Though this is a much anticipated retreat from the commotion of New York City (which is where I've been spending the majority of my time for the last several months), it's also an exciting opportunity for me to share some of the recent work I've been doing on spatial programming and location based apps.

I'm looking forward to sharing my knowledge, connecting with other developers, and learning from other giants in the community who are doing meaningful work. There will be interesting presentations from:

  • Marc-Andre Cournoyer, author of "The 4 Hour Work Week For Ruby Hackers"
  • Joshua Hull and Alex Maccaw of Twitter.
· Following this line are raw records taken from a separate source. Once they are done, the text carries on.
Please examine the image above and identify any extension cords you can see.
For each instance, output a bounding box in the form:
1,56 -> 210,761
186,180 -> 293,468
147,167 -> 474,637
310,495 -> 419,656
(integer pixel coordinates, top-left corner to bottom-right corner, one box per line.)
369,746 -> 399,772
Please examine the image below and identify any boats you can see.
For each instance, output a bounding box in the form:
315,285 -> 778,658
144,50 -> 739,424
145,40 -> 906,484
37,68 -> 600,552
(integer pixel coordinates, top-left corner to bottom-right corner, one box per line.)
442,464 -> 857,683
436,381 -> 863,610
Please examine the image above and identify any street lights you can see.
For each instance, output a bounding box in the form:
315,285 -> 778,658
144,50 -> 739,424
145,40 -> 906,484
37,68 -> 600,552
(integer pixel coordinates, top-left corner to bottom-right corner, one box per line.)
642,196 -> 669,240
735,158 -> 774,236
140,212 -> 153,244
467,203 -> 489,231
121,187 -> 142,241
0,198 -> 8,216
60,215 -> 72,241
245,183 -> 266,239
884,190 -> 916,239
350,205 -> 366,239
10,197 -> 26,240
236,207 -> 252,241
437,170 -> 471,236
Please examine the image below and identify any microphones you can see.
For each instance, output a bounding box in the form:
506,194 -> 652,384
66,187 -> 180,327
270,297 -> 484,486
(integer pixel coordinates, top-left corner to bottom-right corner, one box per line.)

I'm looking forward to learning more about Renee in Joshua's talk and getting an inside look at Spine, a JavaScript framework Alex wrote.
  • Dan Croak from Thoughtbot who will be diving into Rails conventions.
  • Scott Tadman, creator of PostageApp.com - a SaaS-based Email Delivery service for web apps - will be presenting on building asynchronous server applications with Ruby and Rails.
  • Jen Myers of Relevance will be talking about the area where design and development intersect and how developers can leverage design principles to build better applications.
  • Harold Gimenez who builds tools on top of Postgres all day long at Heroku and will be demonstrating its power and usefulness.
  • Mark Bates, founder of Meta42 Labs, a Boston-based consultancy who will be presenting on testing JavaScript and CoffeeScript in Rails.